§ WHAT TO DO
Reproduce the records below in full and without edits, omitting images.

_ _ _ _ _

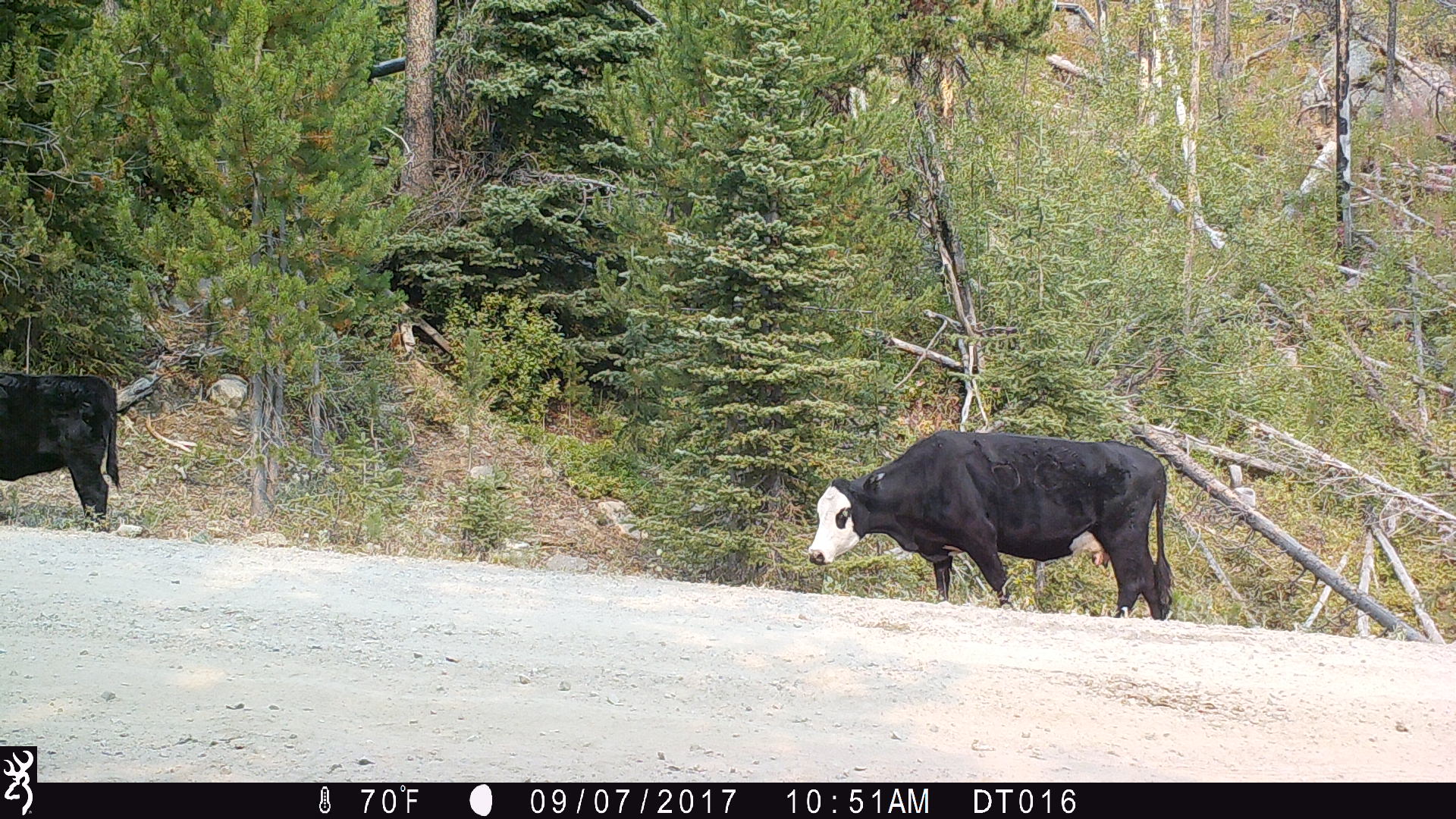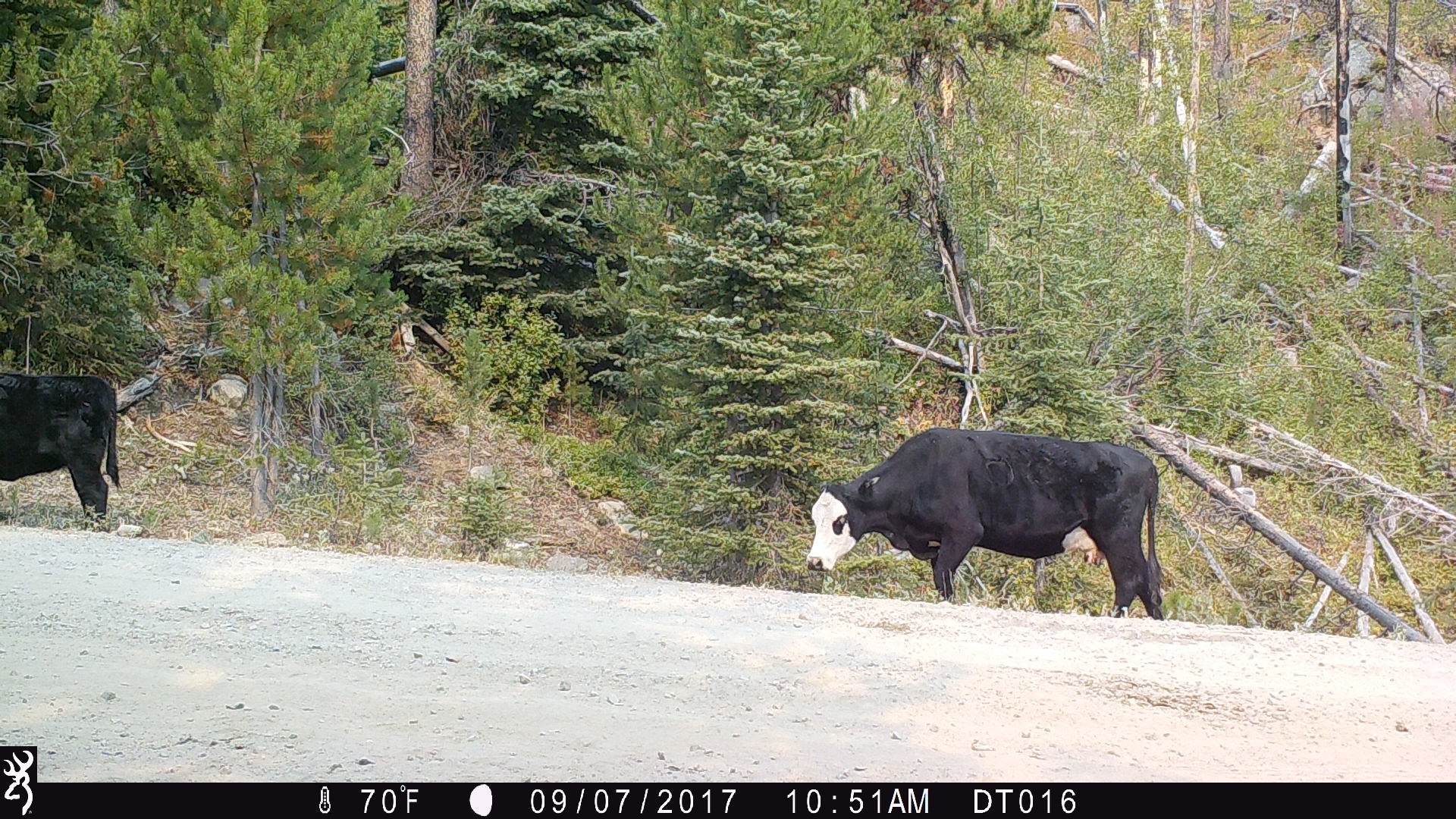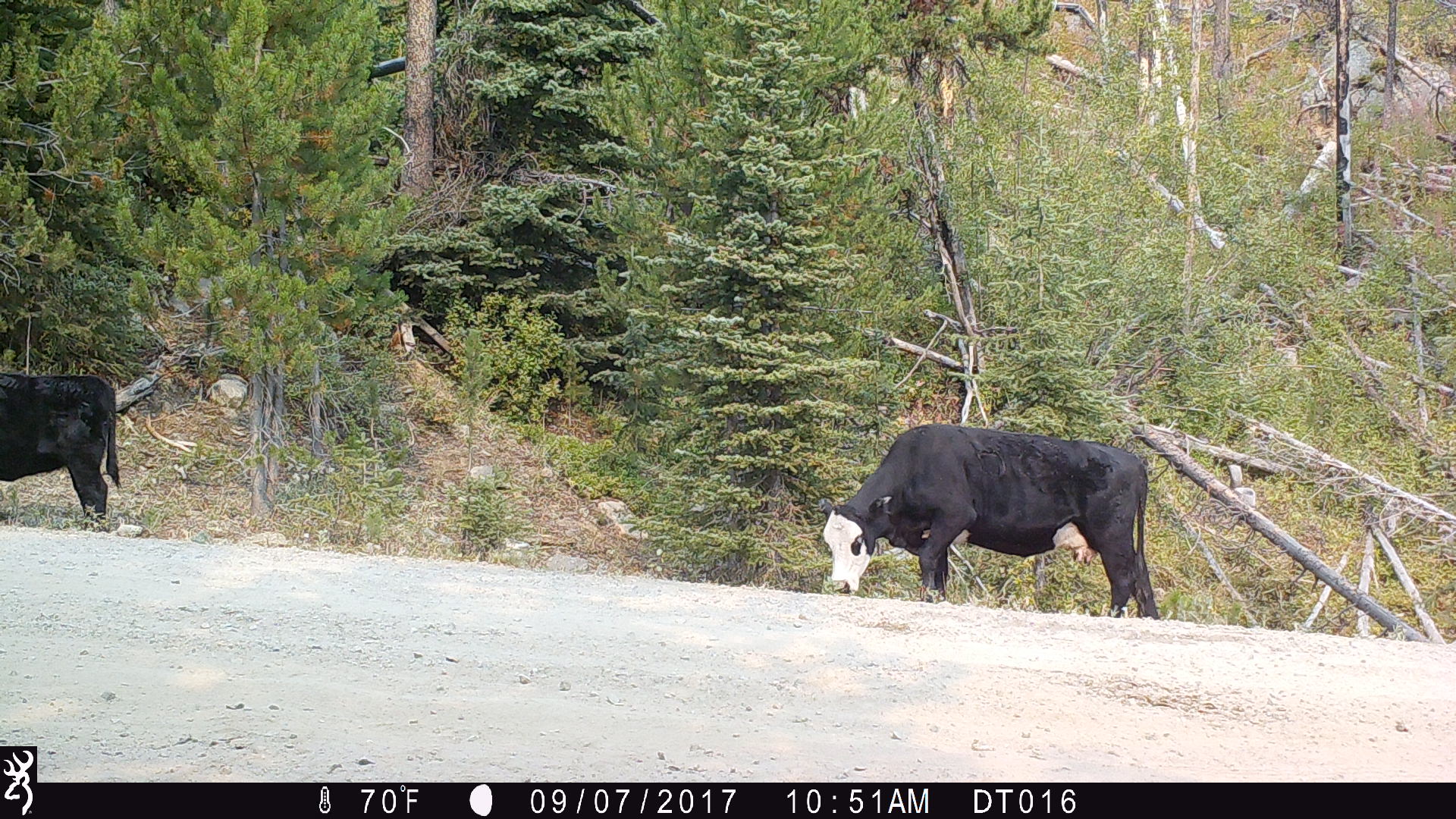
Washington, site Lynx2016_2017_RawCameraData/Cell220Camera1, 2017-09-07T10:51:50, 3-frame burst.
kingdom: Animalia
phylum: Chordata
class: Mammalia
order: Artiodactyla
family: Bovidae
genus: Bos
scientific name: Bos taurus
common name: domestic cattle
Domestic cattle (Bos taurus). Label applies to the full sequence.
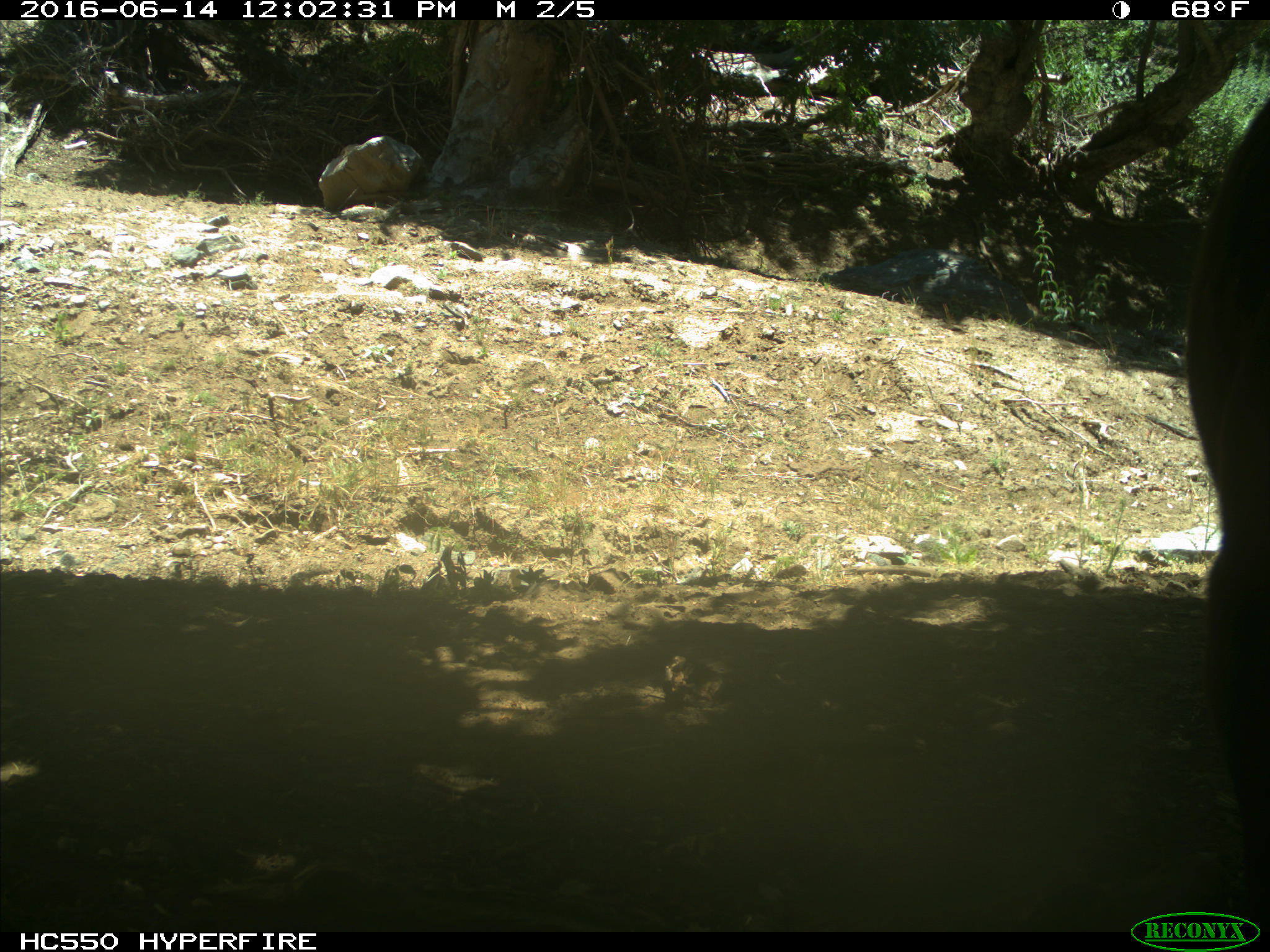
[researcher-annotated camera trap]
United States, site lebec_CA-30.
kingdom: Animalia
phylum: Chordata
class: Mammalia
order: Artiodactyla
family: Bovidae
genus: Bos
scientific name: Bos taurus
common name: domestic cow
Bos taurus (domestic cow).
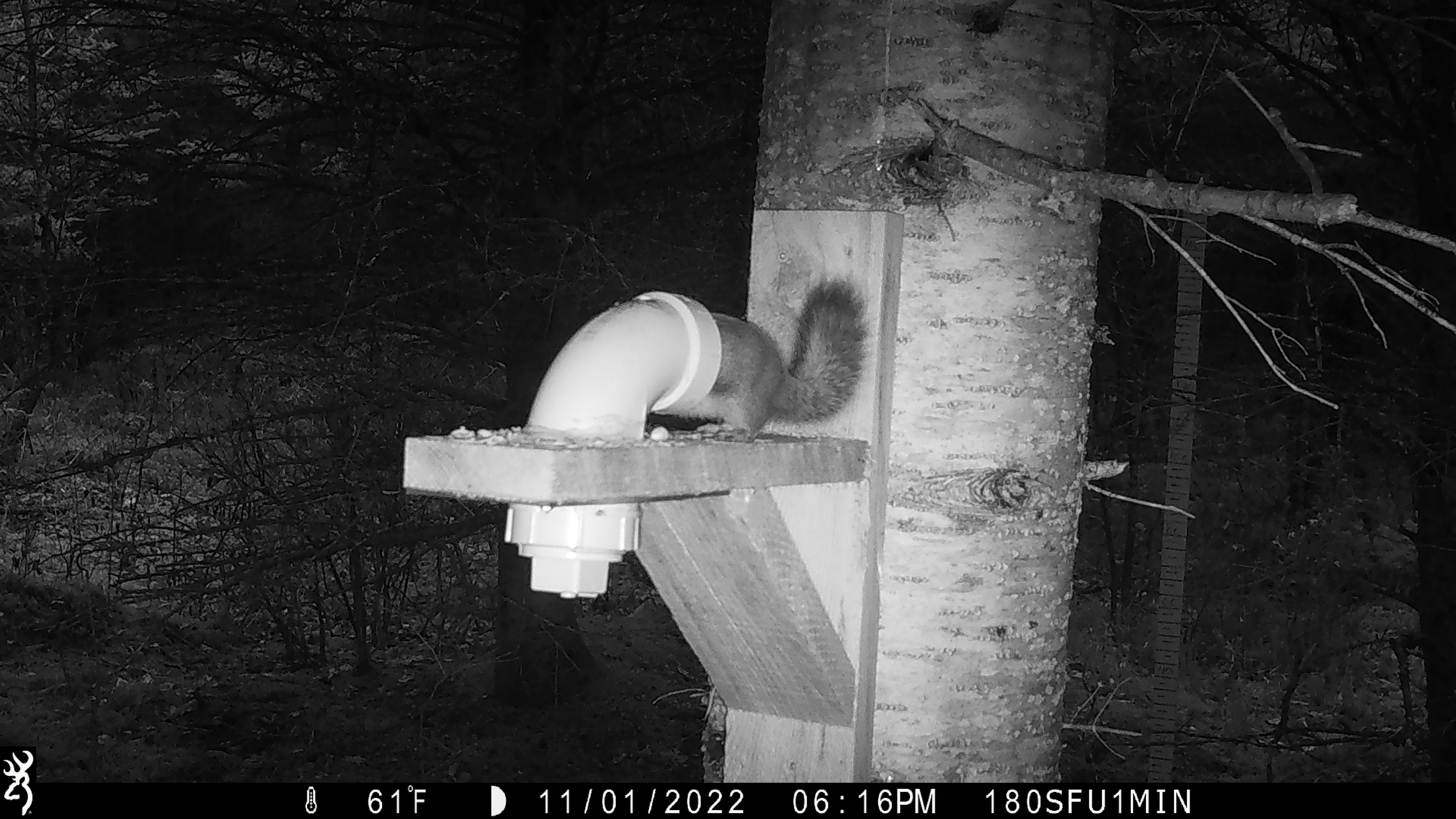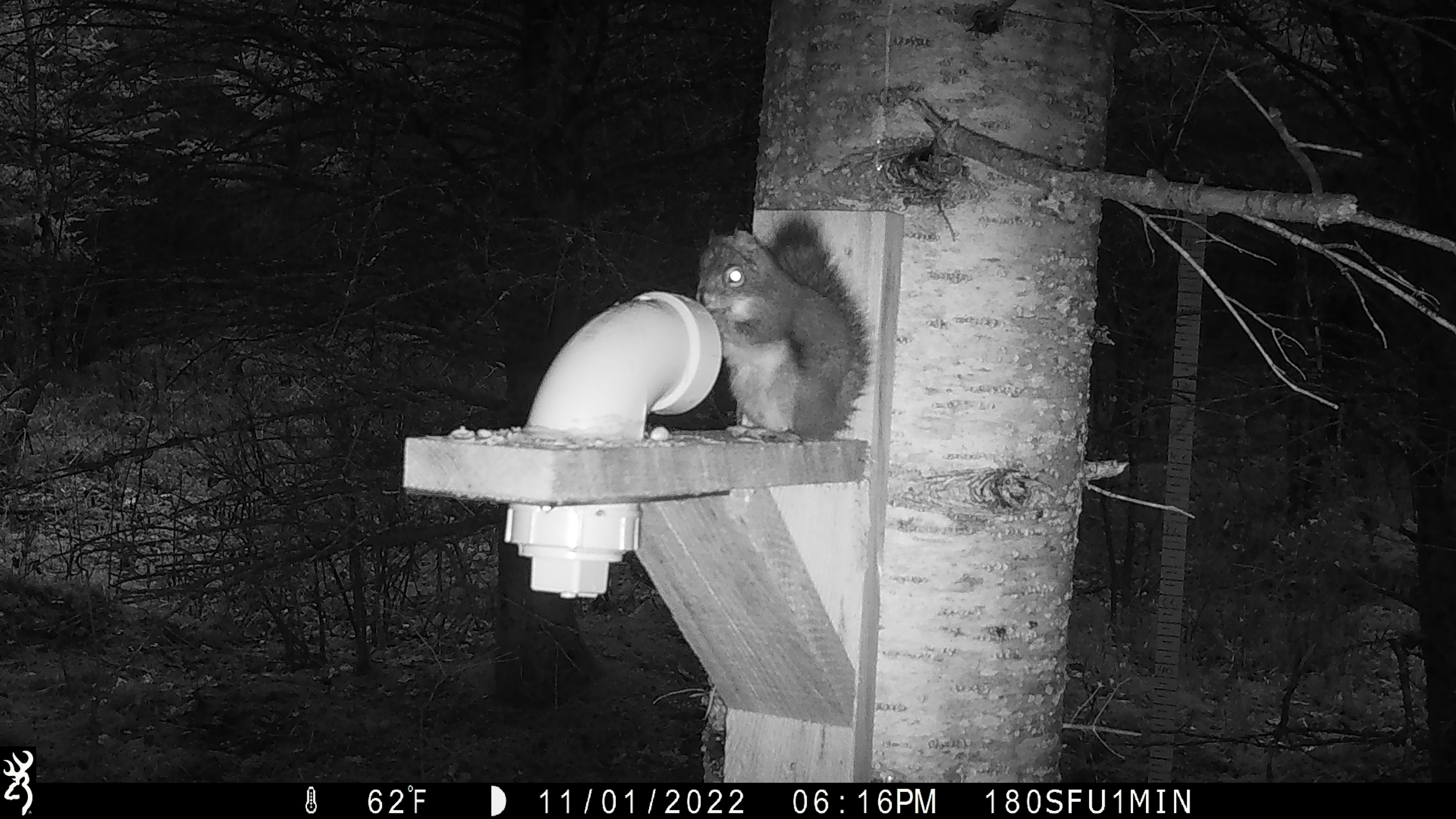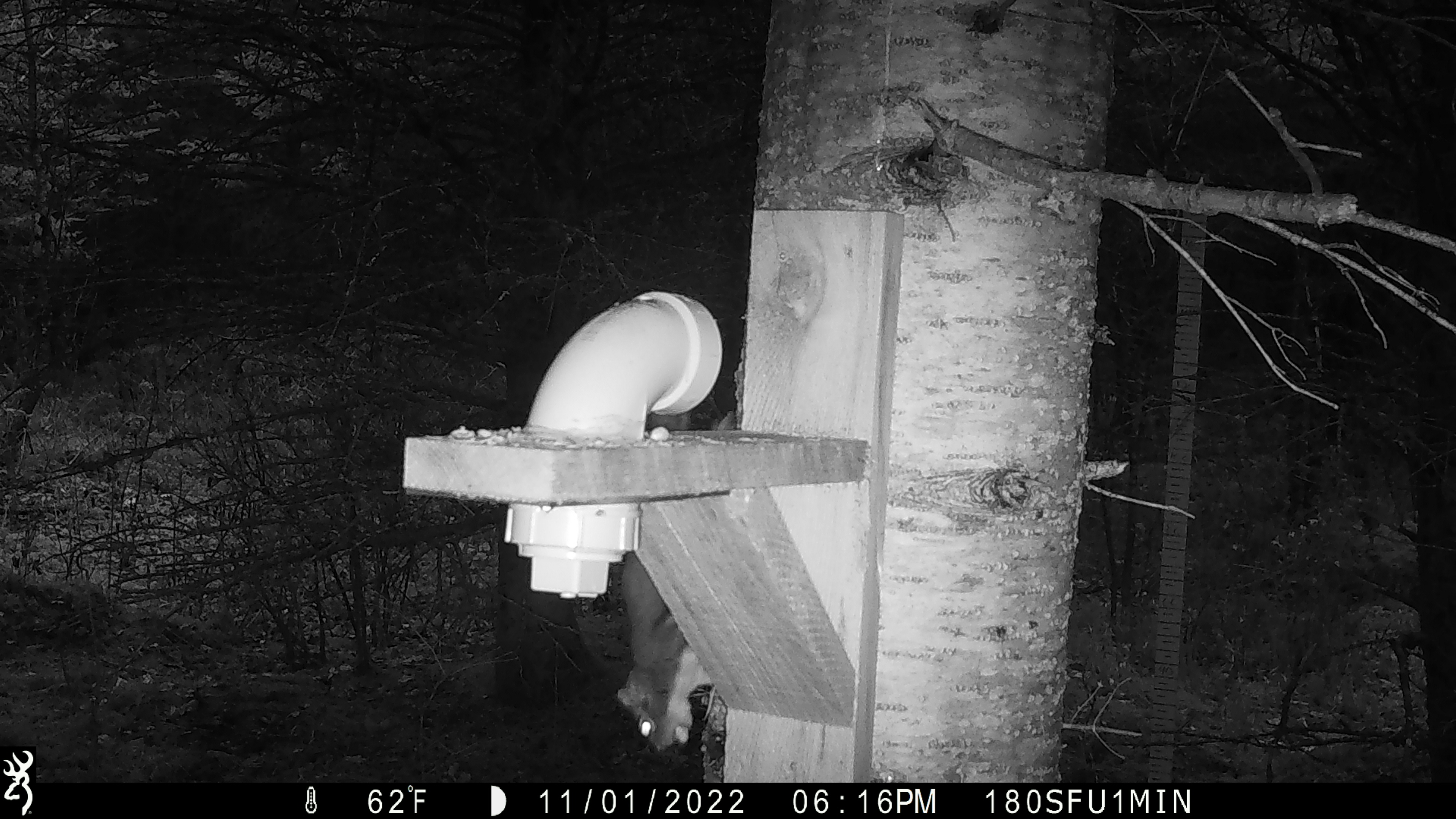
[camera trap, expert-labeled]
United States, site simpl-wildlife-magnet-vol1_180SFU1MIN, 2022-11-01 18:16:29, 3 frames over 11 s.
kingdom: Animalia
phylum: Chordata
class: Mammalia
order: Rodentia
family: Sciuridae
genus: Tamiasciurus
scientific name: Tamiasciurus hudsonicus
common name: red squirrel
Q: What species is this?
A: Red squirrel (Tamiasciurus hudsonicus).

_ _ _ _ _

§ EXERCISE RESPONSE
Washington, site Lynx2016_2017_RawCameraData/Cell220Camera1, 2017-09-07T10:51:50, 3-frame burst.
kingdom: Animalia
phylum: Chordata
class: Mammalia
order: Artiodactyla
family: Bovidae
genus: Bos
scientific name: Bos taurus
common name: domestic cattle
Domestic cattle (Bos taurus). Label applies to the full sequence.
[researcher-annotated camera trap]
United States, site lebec_CA-30.
kingdom: Animalia
phylum: Chordata
class: Mammalia
order: Artiodactyla
family: Bovidae
genus: Bos
scientific name: Bos taurus
common name: domestic cow
Bos taurus (domestic cow).
[camera trap, expert-labeled]
United States, site simpl-wildlife-magnet-vol1_180SFU1MIN, 2022-11-01 18:16:29, 3 frames over 11 s.
kingdom: Animalia
phylum: Chordata
class: Mammalia
order: Rodentia
family: Sciuridae
genus: Tamiasciurus
scientific name: Tamiasciurus hudsonicus
common name: red squirrel
Q: What species is this?
A: Red squirrel (Tamiasciurus hudsonicus).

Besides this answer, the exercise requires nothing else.